1 c. lentils (green, brown, or beluga) 3 medium carrots, peeled, cut into 4 large pieces 1 to 2 c. water 2 tbsp. olive oil ½ small onion, chopped 1 bell pepper, cored, seeded, and chopped 3 cloves garlic, chopped 1 can (20 oz.) crushed tomatoes, or 3 c. homemade purée plus 2 tsp. dried basil 1 ½ tsp. dried oregano 1 tbsp. dried basil ½ tsp. red pepper flakes or crushed dried chiles (optional) 1 small bunch kale, stems removed and torn into small pieces (optional) ½ c. quinoa, rinsed well ½ c. red wine or 2 tbsp. balsamic vinegar Salt and pepper, to taste Cooked pasta, for serving
Add lentils, carrots, and water to a large soup pot. Turn heat to high, cook until mixture is simmering, and then decrease to low and cover. Cook until lentils are tender, 20 to 30 minutes.

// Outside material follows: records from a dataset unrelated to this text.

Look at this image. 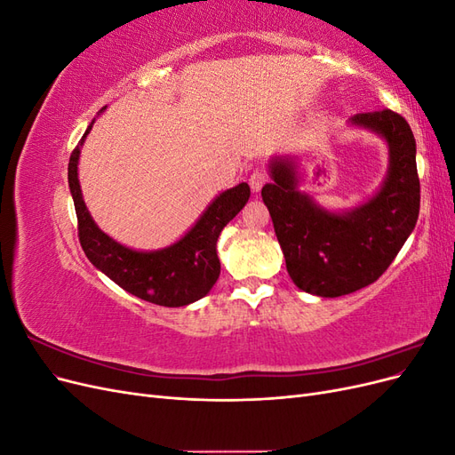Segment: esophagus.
<instances>
[{
    "mask_svg": "<svg viewBox=\"0 0 455 455\" xmlns=\"http://www.w3.org/2000/svg\"><path fill=\"white\" fill-rule=\"evenodd\" d=\"M267 180H269L267 171H266L264 167H258L256 171H252V174H251V178H249V184H251L252 191H259L261 188H264V186L267 184Z\"/></svg>",
    "mask_w": 455,
    "mask_h": 455,
    "instance_id": "esophagus-1",
    "label": "esophagus"
}]
</instances>
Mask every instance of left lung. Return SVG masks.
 I'll list each match as a JSON object with an SVG mask.
<instances>
[{
	"mask_svg": "<svg viewBox=\"0 0 455 455\" xmlns=\"http://www.w3.org/2000/svg\"><path fill=\"white\" fill-rule=\"evenodd\" d=\"M351 121L389 144V174L376 197L346 214L326 212L299 194L294 164L284 159L271 163L273 182L261 188L288 275L301 291L323 298L346 296L378 281L419 214L416 140L406 119L381 109Z\"/></svg>",
	"mask_w": 455,
	"mask_h": 455,
	"instance_id": "1",
	"label": "left lung"
}]
</instances>
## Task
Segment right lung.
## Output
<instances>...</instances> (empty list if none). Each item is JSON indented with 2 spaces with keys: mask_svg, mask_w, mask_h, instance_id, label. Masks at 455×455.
Wrapping results in <instances>:
<instances>
[{
  "mask_svg": "<svg viewBox=\"0 0 455 455\" xmlns=\"http://www.w3.org/2000/svg\"><path fill=\"white\" fill-rule=\"evenodd\" d=\"M85 134L79 146L84 144ZM79 146L74 148L68 163V184L76 204L77 237L91 264L106 273L123 291L156 306L182 307L209 294L220 275L218 237L249 201V184H239L220 194L186 237L169 249L136 252L109 239L92 222L77 180Z\"/></svg>",
  "mask_w": 455,
  "mask_h": 455,
  "instance_id": "right-lung-1",
  "label": "right lung"
}]
</instances>
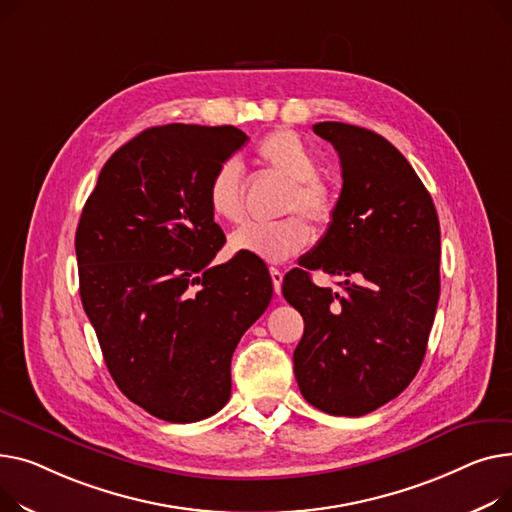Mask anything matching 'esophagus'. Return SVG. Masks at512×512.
I'll return each instance as SVG.
<instances>
[{
  "mask_svg": "<svg viewBox=\"0 0 512 512\" xmlns=\"http://www.w3.org/2000/svg\"><path fill=\"white\" fill-rule=\"evenodd\" d=\"M270 279H273L275 293L279 295V293H281V285H283V273H281L279 268H270Z\"/></svg>",
  "mask_w": 512,
  "mask_h": 512,
  "instance_id": "34e87169",
  "label": "esophagus"
}]
</instances>
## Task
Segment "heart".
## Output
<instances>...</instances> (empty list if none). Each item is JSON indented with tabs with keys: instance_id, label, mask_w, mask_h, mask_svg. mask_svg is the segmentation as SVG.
<instances>
[{
	"instance_id": "heart-1",
	"label": "heart",
	"mask_w": 512,
	"mask_h": 512,
	"mask_svg": "<svg viewBox=\"0 0 512 512\" xmlns=\"http://www.w3.org/2000/svg\"><path fill=\"white\" fill-rule=\"evenodd\" d=\"M258 161L287 179L283 213H302L324 229L335 217V196L316 175L318 163L308 144L293 130L264 136L256 148ZM244 171L235 159L217 165L208 179L206 202L210 213L225 223H239L246 213ZM312 244V229L302 217H285L275 223H246L229 235L231 252L252 254L266 262H285Z\"/></svg>"
}]
</instances>
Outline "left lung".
I'll return each mask as SVG.
<instances>
[{"label":"left lung","mask_w":512,"mask_h":512,"mask_svg":"<svg viewBox=\"0 0 512 512\" xmlns=\"http://www.w3.org/2000/svg\"><path fill=\"white\" fill-rule=\"evenodd\" d=\"M314 132L335 146L343 188L304 268L283 295L304 316L293 372L304 399L359 417L401 395L424 362L440 295V223L409 161L380 134L341 122ZM310 269L341 276L343 294L318 288Z\"/></svg>","instance_id":"left-lung-1"}]
</instances>
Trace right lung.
Returning a JSON list of instances; mask_svg holds the SVG:
<instances>
[{"mask_svg": "<svg viewBox=\"0 0 512 512\" xmlns=\"http://www.w3.org/2000/svg\"><path fill=\"white\" fill-rule=\"evenodd\" d=\"M248 136L233 126L148 128L103 165L76 229L80 299L122 393L165 422L215 415L231 355L273 297L268 268L233 256L208 179Z\"/></svg>", "mask_w": 512, "mask_h": 512, "instance_id": "obj_1", "label": "right lung"}]
</instances>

While lentils cook, heat the oil in a sauté pan over medium heat. Add onion and sauté until translucent, about 5 minutes. Then add bell pepper and garlic and sauté for 1 minute more.
Once carrots and lentils are cooked remove carrots from the pot of lentils and add them to a food processor or blender along with tomatoes, oregano, basil, red pepper flakes, kale, and sautéed veggies, and puree until smooth.

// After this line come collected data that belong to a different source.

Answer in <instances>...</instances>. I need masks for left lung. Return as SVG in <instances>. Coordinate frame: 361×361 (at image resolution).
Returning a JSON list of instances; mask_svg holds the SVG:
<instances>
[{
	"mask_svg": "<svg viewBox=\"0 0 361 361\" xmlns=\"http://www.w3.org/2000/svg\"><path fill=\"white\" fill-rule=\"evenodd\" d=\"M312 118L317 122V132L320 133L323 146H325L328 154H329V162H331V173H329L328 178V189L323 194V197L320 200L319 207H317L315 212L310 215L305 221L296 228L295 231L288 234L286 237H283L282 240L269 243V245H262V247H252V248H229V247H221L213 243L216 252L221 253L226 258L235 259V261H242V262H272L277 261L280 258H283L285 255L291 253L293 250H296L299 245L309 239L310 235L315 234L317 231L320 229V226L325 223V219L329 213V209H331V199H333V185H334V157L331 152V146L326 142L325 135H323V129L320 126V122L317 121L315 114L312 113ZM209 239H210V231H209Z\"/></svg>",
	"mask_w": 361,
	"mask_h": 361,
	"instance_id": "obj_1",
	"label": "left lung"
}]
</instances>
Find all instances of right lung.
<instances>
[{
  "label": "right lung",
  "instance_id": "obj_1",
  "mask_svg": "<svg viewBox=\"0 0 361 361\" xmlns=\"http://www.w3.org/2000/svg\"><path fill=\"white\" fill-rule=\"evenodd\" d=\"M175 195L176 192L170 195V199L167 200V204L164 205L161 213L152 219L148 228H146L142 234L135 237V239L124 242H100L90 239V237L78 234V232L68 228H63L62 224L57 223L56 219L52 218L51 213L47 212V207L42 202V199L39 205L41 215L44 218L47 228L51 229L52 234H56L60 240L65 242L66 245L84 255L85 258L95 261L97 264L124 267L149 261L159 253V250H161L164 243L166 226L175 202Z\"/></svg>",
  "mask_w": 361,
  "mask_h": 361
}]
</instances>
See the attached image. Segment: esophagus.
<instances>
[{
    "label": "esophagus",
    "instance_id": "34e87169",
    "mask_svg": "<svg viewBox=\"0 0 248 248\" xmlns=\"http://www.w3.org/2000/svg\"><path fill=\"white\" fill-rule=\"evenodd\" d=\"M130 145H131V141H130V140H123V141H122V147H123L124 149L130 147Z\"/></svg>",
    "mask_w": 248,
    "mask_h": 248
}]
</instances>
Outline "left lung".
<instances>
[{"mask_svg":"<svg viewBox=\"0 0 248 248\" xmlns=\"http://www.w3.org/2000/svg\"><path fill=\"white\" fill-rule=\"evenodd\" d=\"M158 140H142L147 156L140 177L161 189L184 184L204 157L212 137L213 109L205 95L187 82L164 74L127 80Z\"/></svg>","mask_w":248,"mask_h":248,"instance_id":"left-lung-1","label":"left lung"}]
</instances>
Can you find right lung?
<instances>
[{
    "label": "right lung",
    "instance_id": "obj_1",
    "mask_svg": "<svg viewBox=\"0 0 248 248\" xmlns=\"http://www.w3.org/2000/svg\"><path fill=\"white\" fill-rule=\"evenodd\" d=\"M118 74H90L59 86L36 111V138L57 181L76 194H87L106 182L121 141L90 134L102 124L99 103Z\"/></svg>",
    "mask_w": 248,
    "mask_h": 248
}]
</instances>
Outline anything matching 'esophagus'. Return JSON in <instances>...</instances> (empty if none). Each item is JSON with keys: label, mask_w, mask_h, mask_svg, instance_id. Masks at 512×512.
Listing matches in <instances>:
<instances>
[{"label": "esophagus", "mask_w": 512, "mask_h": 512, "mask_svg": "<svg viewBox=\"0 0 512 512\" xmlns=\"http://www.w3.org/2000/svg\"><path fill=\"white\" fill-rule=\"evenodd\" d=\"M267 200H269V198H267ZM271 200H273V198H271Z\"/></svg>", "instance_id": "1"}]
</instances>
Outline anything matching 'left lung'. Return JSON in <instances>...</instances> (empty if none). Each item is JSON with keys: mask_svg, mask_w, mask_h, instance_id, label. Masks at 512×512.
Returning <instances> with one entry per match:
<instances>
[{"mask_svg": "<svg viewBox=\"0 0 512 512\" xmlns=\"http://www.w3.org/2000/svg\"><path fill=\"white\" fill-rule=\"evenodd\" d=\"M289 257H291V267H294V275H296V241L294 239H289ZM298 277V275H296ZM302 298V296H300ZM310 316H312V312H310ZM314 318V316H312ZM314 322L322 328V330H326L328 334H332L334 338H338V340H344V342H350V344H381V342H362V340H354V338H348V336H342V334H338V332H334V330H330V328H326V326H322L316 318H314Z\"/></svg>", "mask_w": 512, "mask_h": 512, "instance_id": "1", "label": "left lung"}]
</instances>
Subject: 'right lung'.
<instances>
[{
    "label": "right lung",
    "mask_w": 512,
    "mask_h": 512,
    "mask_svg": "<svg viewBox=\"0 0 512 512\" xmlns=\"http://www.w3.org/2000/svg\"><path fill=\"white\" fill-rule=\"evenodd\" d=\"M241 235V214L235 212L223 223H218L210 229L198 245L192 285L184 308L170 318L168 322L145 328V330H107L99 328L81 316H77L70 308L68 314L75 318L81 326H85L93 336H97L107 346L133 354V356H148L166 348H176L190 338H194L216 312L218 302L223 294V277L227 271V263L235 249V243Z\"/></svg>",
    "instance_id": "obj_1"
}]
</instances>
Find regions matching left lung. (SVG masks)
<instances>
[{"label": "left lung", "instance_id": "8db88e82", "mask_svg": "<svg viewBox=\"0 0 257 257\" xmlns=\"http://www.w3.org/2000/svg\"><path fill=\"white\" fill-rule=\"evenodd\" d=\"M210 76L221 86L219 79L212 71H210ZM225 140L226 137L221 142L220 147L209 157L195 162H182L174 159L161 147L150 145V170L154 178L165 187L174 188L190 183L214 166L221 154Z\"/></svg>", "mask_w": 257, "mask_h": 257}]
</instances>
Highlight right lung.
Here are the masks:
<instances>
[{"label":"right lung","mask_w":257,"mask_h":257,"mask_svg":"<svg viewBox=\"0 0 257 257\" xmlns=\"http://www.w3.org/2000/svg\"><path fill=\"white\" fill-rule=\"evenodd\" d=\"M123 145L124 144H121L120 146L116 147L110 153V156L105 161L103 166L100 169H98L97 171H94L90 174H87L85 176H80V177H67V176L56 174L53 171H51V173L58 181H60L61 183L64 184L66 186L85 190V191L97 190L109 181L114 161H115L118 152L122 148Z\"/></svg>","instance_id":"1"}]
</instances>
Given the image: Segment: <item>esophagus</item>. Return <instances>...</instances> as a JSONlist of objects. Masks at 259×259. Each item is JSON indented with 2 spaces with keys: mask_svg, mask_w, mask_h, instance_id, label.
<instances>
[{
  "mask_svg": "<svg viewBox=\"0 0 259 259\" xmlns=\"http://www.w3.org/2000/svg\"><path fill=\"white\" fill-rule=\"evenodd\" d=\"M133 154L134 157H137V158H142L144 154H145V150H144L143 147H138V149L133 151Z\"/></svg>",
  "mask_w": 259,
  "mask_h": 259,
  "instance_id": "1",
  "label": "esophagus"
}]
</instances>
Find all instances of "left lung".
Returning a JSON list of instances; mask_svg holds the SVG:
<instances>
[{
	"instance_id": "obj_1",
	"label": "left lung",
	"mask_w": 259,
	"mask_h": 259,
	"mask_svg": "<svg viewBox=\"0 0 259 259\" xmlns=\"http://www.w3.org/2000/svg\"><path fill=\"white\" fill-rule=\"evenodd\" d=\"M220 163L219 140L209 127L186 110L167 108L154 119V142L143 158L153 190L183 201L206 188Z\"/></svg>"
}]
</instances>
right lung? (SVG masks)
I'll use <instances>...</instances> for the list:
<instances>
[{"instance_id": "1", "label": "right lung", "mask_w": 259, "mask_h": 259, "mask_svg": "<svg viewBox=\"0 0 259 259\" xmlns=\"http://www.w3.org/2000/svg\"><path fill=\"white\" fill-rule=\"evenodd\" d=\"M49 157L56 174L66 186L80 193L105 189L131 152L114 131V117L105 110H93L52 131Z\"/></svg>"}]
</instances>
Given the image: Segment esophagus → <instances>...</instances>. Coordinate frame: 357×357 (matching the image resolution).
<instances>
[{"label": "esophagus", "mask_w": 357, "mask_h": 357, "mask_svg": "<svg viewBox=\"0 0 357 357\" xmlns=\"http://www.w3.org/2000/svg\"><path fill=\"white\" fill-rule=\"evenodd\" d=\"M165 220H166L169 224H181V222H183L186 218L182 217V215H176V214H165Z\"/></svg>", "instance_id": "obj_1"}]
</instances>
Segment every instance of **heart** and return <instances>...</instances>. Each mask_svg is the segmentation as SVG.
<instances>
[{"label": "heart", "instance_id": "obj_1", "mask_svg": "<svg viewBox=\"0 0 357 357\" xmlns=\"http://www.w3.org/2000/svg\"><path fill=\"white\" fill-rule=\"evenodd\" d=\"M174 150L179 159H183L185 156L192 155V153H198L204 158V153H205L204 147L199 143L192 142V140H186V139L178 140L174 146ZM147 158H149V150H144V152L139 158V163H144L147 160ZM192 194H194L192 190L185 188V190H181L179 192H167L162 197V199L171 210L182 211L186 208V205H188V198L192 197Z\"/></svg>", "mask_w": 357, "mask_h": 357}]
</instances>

At the same time, add quinoa and red wine to pot of lentils. Turn heat to medium, cook until it starts to simmer again, and then cover and decrease heat to low. Cook until quinoa start to show their white tails.
Add puree to lentil-quinoa mixture and cook, covered, over low heat until sauce melds and heats thoroughly, about 20 minutes.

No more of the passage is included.